The episode left local officials disappointed.
"I figured the home of the National Enquirer was going to be the home of a national hero," said Steven Abrams, Boca Raton's mayor. "That obviously didn't happen."
The case marks a little-known setback in Giuliani's high-powered business career. He has earned tens of millions of dollars over the last six years from speeches, investments and business deals. But he also has foundered at times, despite his political firepower.
Now his once-promising White House bid is in trouble. After near-bottom rankings in every electoral contest so far, Giuliani is staking his candidacy on Tuesday's Florida primary. His campaign probably cannot survive a loss here.
Giuliani's celebrity as a leader who rallied New York after Sept. 11 has been key to both his past business success and his current political ambitions.
In 2001, his last year in office, Giuliani claimed a net worth of about $1 million. In 2006, according to campaign records he filed last summer, he reported more than $17 million in income and about $50 million in stocks, business interests, real estate and other assets.
He earned $11.4 million that year giving speeches to trade conferences, business associations, schools and other groups. He delivered hundreds of such speeches over the last six years, including at least 30 overseas, charging fees of $100,000 to $300,000 each.
The topic rarely varied. As the keynote speaker for the Cosmetic, Toiletry and Fragrance Assn.'s annual meeting in Boca Raton in March 2005, Giuliani focused on "leadership during crises," especially his own role during New York's "darkest hour," according to the group.
Giuliani also capitalized on his fame by heading Giuliani Partners, a management consulting group he founded with former aides. Based in New York, the boutique firm reportedly has earned more than $100 million with contracts to help clients improve corporate governance, financial planning and crisis management.
But progress came in fits and starts.
Giuliani and his team bought and later sold an investment banking unit that saw a sharp drop in revenue the first year. Another subsidiary, set up to focus on safety and security, lost clients after the director, Bernard B. Kerik, was forced in 2004 to withdraw from consideration as secretary of Homeland Security. Kerik, who served as police commissioner under Giuliani, is awaiting trial on federal charges of fraud and tax evasion.
The Giuliani group's first client, Purdue Pharma, showed the limits of his celebrity.
Purdue Pharma produced OxyContin, the nation's No. 1 prescription painkiller.

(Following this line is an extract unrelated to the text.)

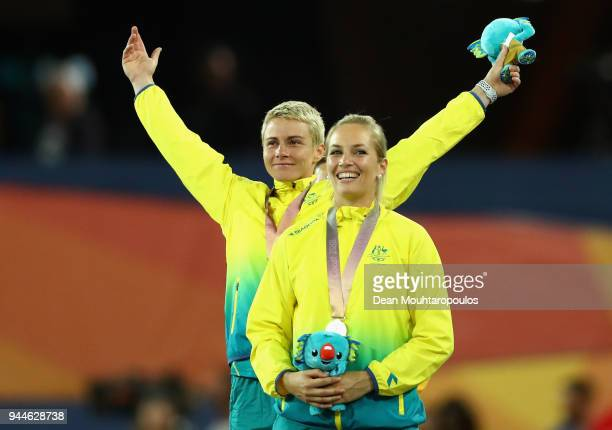 Silver medalist KelseyLee Roberts of Australia and gold medalist Kathryn Mitchell of Australia look on during the medal ceremony for the Women's...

Abuse of the narcotic analgesic, known on the street as hillbilly heroin, had exploded to nightmare levels. The U.S. Drug Enforcement Administration director declared that OxyContin had caused or contributed to 465 deaths in two years.

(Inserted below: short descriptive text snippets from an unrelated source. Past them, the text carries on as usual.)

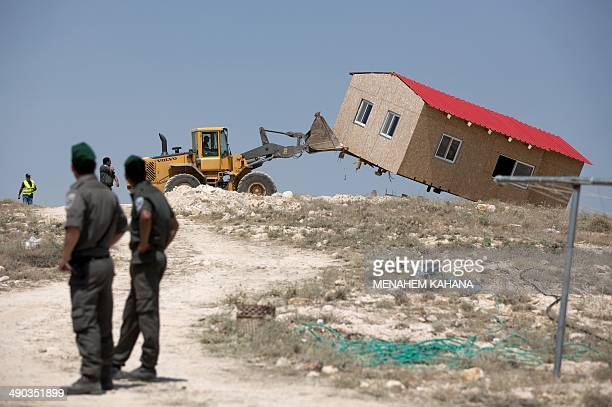 Under heavy police guard an Israeli authority bulldozer demolishes an illegal house in the illegal West Bank settlement of Maale Rehavam southeast of...
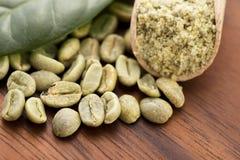 Gröna kaffebönor med bladet Arkivbilder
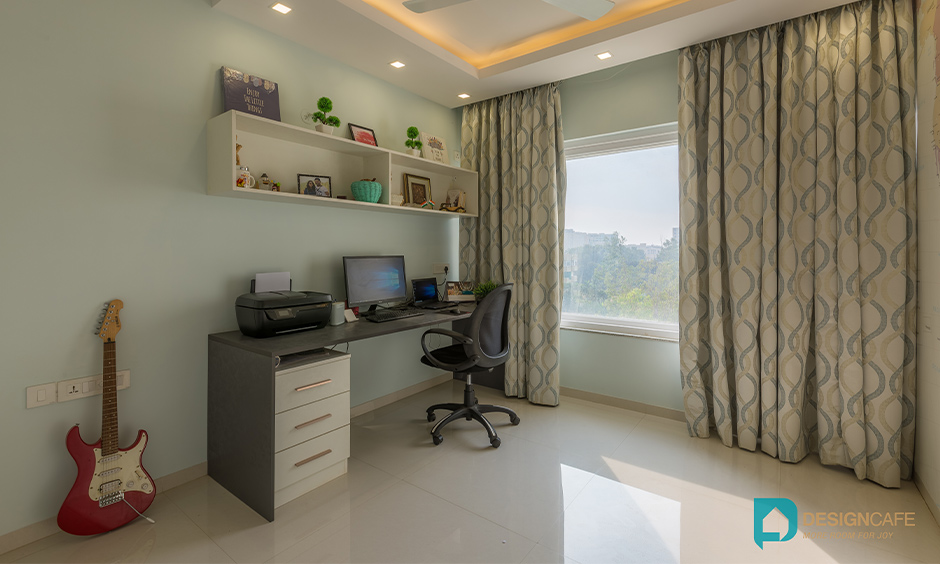 Minimalist light green study room with sophisticated table design is a simple interior design for 2bhk flat in Bengaluru Bhoganhalli.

In May 2002, Michael Friedman, Purdue Pharma's chief operating officer, called Giuliani "uniquely qualified" to save his company's battered reputation.

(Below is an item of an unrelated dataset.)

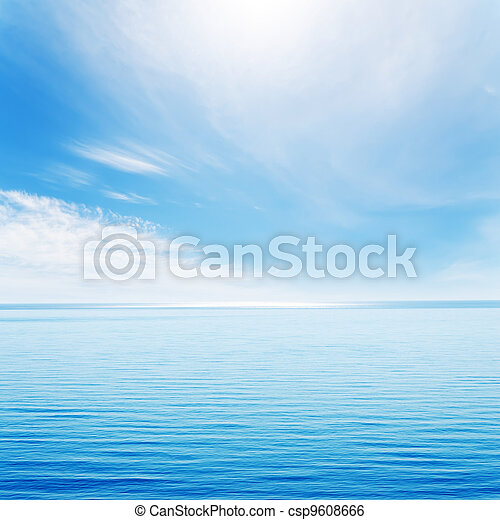 light waves on blue sea and cloudy sky with sun - csp9608666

"The management experience, law enforcement background, leadership and integrity of Giuliani Partners and its CEO Rudolph W. Giuliani are tremendous assets to our company," Friedman said in a press release still posted on the Giuliani Partners website.
Over the next two years, Giuliani appealed to members of Congress, federal and state prosecutors, and the head of the DEA to keep OxyContin on the market while seeking ways to curb prescription abuse. After the DEA documented theft at Purdue Pharma's manufacturing plants, Giuliani Partners sought to improve security and record-keeping.
"We believe that government officials are more comfortable knowing that Giuliani is advising Purdue Pharma," Howard Udell, the company's chief lawyer, said in a statement issued by Giuliani Partners.
But John L. Brownlee, the U.S. attorney in western Virginia, made plans in 2006 to indict Purdue Pharma and three of its top executives -- including Friedman and Udell -- for misleading the public about OxyContin's dangers. Giuliani met or spoke by phone with Brownlee six times to argue for his client, according to the prosecutor's office.